### THE EXERCISE:
Rewrite all the rows below as a JSON list of strings with one string per line, skipping blank lines. Omit the pictures from your answer.

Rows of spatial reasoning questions
----

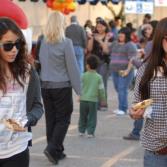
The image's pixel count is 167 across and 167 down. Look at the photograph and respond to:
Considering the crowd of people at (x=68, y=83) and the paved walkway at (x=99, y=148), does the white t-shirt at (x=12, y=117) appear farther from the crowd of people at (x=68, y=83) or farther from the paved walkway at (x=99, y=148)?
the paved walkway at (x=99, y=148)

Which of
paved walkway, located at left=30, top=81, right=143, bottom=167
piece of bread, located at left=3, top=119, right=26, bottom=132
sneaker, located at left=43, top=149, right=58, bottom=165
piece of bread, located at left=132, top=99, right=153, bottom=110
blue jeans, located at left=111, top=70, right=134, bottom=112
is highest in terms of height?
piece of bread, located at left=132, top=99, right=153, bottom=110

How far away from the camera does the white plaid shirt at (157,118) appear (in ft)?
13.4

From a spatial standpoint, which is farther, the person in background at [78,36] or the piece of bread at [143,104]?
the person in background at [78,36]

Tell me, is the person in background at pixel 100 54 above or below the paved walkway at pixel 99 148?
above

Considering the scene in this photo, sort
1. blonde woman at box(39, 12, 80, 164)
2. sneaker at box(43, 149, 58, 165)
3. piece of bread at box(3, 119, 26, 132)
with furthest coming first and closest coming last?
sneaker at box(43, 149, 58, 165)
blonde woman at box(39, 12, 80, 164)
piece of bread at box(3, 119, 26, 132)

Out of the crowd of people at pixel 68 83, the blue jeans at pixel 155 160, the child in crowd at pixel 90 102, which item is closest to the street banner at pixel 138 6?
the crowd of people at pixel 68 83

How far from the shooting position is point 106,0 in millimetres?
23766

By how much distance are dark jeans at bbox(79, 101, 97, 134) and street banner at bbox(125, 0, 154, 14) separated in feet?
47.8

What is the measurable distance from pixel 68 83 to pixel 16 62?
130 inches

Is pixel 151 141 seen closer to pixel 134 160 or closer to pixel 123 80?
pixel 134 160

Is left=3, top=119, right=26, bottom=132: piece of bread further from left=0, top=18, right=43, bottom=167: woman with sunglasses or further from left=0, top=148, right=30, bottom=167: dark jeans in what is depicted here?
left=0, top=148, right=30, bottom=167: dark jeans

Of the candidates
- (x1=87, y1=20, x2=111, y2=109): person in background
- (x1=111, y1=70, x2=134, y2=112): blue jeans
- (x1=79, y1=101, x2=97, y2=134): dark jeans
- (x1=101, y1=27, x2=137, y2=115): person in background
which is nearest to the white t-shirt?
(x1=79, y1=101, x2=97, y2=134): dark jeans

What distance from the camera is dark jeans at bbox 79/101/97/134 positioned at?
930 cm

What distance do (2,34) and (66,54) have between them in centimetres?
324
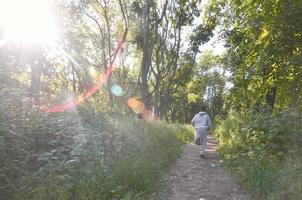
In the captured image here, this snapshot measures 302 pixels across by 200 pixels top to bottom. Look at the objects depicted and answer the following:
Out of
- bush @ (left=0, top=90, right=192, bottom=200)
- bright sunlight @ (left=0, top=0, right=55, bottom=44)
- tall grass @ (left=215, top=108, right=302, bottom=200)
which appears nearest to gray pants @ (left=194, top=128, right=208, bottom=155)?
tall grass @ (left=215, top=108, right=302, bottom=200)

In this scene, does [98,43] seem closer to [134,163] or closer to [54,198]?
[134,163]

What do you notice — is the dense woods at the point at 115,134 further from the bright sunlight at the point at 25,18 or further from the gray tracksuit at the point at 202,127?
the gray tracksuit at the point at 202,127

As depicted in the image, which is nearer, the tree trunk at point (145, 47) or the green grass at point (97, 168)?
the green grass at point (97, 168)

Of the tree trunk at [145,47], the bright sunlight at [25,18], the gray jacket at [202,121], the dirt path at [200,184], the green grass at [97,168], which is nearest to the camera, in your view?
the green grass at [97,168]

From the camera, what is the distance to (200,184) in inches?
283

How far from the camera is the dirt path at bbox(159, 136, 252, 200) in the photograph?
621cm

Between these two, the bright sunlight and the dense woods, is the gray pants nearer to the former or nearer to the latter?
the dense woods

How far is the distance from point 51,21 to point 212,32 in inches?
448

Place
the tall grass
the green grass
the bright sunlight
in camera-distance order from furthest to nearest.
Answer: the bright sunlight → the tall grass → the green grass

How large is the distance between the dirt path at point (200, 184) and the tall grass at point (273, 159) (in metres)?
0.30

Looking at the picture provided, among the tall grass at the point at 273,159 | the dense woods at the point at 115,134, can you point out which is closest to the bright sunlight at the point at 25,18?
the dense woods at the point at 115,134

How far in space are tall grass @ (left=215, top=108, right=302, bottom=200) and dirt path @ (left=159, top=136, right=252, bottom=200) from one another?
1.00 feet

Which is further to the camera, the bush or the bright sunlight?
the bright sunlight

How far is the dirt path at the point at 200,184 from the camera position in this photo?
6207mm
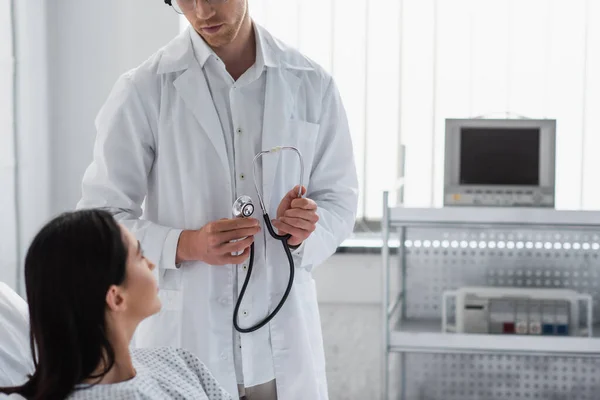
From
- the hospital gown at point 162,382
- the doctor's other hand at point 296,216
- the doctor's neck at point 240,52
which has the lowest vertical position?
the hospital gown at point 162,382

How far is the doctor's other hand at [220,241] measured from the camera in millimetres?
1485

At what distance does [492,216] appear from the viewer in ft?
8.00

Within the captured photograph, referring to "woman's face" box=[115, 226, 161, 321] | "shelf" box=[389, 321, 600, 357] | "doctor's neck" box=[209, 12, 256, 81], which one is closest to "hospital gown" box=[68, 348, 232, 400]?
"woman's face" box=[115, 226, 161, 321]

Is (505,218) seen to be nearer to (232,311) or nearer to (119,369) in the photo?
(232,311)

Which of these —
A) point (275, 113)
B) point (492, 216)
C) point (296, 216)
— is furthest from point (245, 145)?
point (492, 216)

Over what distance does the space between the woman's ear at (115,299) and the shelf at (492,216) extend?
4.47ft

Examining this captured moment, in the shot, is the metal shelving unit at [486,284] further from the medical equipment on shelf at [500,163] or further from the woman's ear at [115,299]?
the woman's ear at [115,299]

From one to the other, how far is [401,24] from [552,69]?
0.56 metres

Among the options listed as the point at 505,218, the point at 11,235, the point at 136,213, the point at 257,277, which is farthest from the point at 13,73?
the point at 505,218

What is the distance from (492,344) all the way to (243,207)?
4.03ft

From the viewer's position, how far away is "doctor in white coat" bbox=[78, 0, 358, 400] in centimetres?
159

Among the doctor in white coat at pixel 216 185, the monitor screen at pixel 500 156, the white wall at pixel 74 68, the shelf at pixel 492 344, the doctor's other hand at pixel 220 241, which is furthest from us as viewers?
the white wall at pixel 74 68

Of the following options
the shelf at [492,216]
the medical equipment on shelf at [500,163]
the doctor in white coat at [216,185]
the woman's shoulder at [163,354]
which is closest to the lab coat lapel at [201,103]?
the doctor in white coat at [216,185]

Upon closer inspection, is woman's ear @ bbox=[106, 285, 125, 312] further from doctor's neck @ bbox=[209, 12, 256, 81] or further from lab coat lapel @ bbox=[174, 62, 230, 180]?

----

### WRITTEN REPLY:
[
  "The image's pixel count is 167 across and 167 down. Look at the photograph and respond to:",
  "Considering the crowd of people at (x=68, y=83) and the paved walkway at (x=99, y=148), does the white t-shirt at (x=12, y=117) appear farther from the crowd of people at (x=68, y=83) or farther from the paved walkway at (x=99, y=148)?",
  "the paved walkway at (x=99, y=148)",
  "Which of",
  "paved walkway, located at left=30, top=81, right=143, bottom=167",
  "piece of bread, located at left=3, top=119, right=26, bottom=132",
  "sneaker, located at left=43, top=149, right=58, bottom=165",
  "piece of bread, located at left=132, top=99, right=153, bottom=110",
  "blue jeans, located at left=111, top=70, right=134, bottom=112",
  "is highest in terms of height?",
  "piece of bread, located at left=132, top=99, right=153, bottom=110",
  "How far away from the camera does the white plaid shirt at (157,118) appear (in ft)?",
  "13.4",
  "From a spatial standpoint, which is farther, the person in background at [78,36] or the piece of bread at [143,104]?",
  "the person in background at [78,36]",
  "Tell me, is the person in background at pixel 100 54 above or below the paved walkway at pixel 99 148?",
  "above",
  "Considering the scene in this photo, sort",
  "1. blonde woman at box(39, 12, 80, 164)",
  "2. sneaker at box(43, 149, 58, 165)",
  "3. piece of bread at box(3, 119, 26, 132)",
  "with furthest coming first and closest coming last?",
  "sneaker at box(43, 149, 58, 165)",
  "blonde woman at box(39, 12, 80, 164)",
  "piece of bread at box(3, 119, 26, 132)",
  "Out of the crowd of people at pixel 68 83, the blue jeans at pixel 155 160, the child in crowd at pixel 90 102, which item is closest to the street banner at pixel 138 6?",
  "the crowd of people at pixel 68 83",
  "How far from the shooting position is point 106,0 in millimetres?",
  "23766",
  "By how much distance are dark jeans at bbox(79, 101, 97, 134) and street banner at bbox(125, 0, 154, 14) separated in feet?",
  "47.8",
  "What is the measurable distance from pixel 68 83 to pixel 16 62?",
  "130 inches",
  "Is pixel 151 141 seen closer to pixel 134 160 or closer to pixel 123 80?",
  "pixel 134 160",
  "Is left=3, top=119, right=26, bottom=132: piece of bread further from left=0, top=18, right=43, bottom=167: woman with sunglasses or further from left=0, top=148, right=30, bottom=167: dark jeans in what is depicted here?",
  "left=0, top=148, right=30, bottom=167: dark jeans",
  "Of the candidates",
  "- (x1=87, y1=20, x2=111, y2=109): person in background",
  "- (x1=111, y1=70, x2=134, y2=112): blue jeans",
  "- (x1=79, y1=101, x2=97, y2=134): dark jeans",
  "- (x1=101, y1=27, x2=137, y2=115): person in background",
  "which is nearest to the white t-shirt?",
  "(x1=79, y1=101, x2=97, y2=134): dark jeans",
  "What distance from the camera is dark jeans at bbox 79/101/97/134 positioned at?",
  "930 cm",
  "What distance do (2,34) and (66,54) have between them in centimetres?",
  "324",
  "In the captured image here, this snapshot measures 302 pixels across by 200 pixels top to bottom. Look at the objects depicted and answer the following:",
  "Out of",
  "- bush @ (left=0, top=90, right=192, bottom=200)",
  "- bright sunlight @ (left=0, top=0, right=55, bottom=44)",
  "- tall grass @ (left=215, top=108, right=302, bottom=200)",
  "which appears nearest to gray pants @ (left=194, top=128, right=208, bottom=155)?",
  "tall grass @ (left=215, top=108, right=302, bottom=200)",
  "In this scene, does [98,43] seem closer to [134,163] or closer to [54,198]?",
  "[134,163]",
  "What do you notice — is the dense woods at the point at 115,134 further from the bright sunlight at the point at 25,18 or further from the gray tracksuit at the point at 202,127?",
  "the gray tracksuit at the point at 202,127",
  "As depicted in the image, which is nearer, the tree trunk at point (145, 47) or the green grass at point (97, 168)?",
  "the green grass at point (97, 168)",
  "Of the tree trunk at [145,47], the bright sunlight at [25,18], the gray jacket at [202,121], the dirt path at [200,184], the green grass at [97,168], which is nearest to the camera, in your view?",
  "the green grass at [97,168]",
  "From the camera, what is the distance to (200,184) in inches?",
  "283",
  "How far from the camera is the dirt path at bbox(159, 136, 252, 200) in the photograph?",
  "621cm",
  "Between these two, the bright sunlight and the dense woods, is the gray pants nearer to the former or nearer to the latter?",
  "the dense woods",
  "How far is the distance from point 51,21 to point 212,32 in inches?",
  "448",
  "Place",
  "the tall grass",
  "the green grass",
  "the bright sunlight",
  "in camera-distance order from furthest to nearest.",
  "Answer: the bright sunlight → the tall grass → the green grass",
  "How large is the distance between the dirt path at point (200, 184) and the tall grass at point (273, 159) (in metres)?",
  "0.30",
  "Looking at the picture provided, among the tall grass at the point at 273,159 | the dense woods at the point at 115,134, can you point out which is closest to the bright sunlight at the point at 25,18?",
  "the dense woods at the point at 115,134",
  "How far in space are tall grass @ (left=215, top=108, right=302, bottom=200) and dirt path @ (left=159, top=136, right=252, bottom=200) from one another?",
  "1.00 feet",
  "Which is further to the camera, the bush or the bright sunlight?",
  "the bright sunlight",
  "How far is the dirt path at the point at 200,184 from the camera position in this photo?",
  "6207mm",
  "From",
  "- the hospital gown at point 162,382",
  "- the doctor's other hand at point 296,216",
  "- the doctor's neck at point 240,52",
  "which has the lowest vertical position?",
  "the hospital gown at point 162,382",
  "How far is the doctor's other hand at [220,241] measured from the camera in millimetres?",
  "1485",
  "At what distance does [492,216] appear from the viewer in ft?",
  "8.00",
  "Within the captured photograph, referring to \"woman's face\" box=[115, 226, 161, 321] | \"shelf\" box=[389, 321, 600, 357] | \"doctor's neck\" box=[209, 12, 256, 81], which one is closest to \"hospital gown\" box=[68, 348, 232, 400]?",
  "\"woman's face\" box=[115, 226, 161, 321]",
  "Is (505,218) seen to be nearer to (232,311) or nearer to (119,369) in the photo?",
  "(232,311)",
  "Which of these —",
  "A) point (275, 113)",
  "B) point (492, 216)",
  "C) point (296, 216)",
  "— is furthest from point (245, 145)?",
  "point (492, 216)",
  "Over what distance does the space between the woman's ear at (115,299) and the shelf at (492,216) extend?",
  "4.47ft",
  "Examining this captured moment, in the shot, is the metal shelving unit at [486,284] further from the medical equipment on shelf at [500,163] or further from the woman's ear at [115,299]?",
  "the woman's ear at [115,299]",
  "From one to the other, how far is [401,24] from [552,69]?",
  "0.56 metres",
  "Among the options listed as the point at 505,218, the point at 11,235, the point at 136,213, the point at 257,277, which is farthest from the point at 13,73?",
  "the point at 505,218",
  "What is the distance from (492,344) all the way to (243,207)?",
  "4.03ft",
  "From the viewer's position, how far away is \"doctor in white coat\" bbox=[78, 0, 358, 400] in centimetres?",
  "159",
  "Among the doctor in white coat at pixel 216 185, the monitor screen at pixel 500 156, the white wall at pixel 74 68, the shelf at pixel 492 344, the doctor's other hand at pixel 220 241, which is furthest from us as viewers?",
  "the white wall at pixel 74 68",
  "Of the following options",
  "the shelf at [492,216]",
  "the medical equipment on shelf at [500,163]",
  "the doctor in white coat at [216,185]",
  "the woman's shoulder at [163,354]",
  "which is closest to the lab coat lapel at [201,103]?",
  "the doctor in white coat at [216,185]",
  "Upon closer inspection, is woman's ear @ bbox=[106, 285, 125, 312] further from doctor's neck @ bbox=[209, 12, 256, 81] or further from lab coat lapel @ bbox=[174, 62, 230, 180]?"
]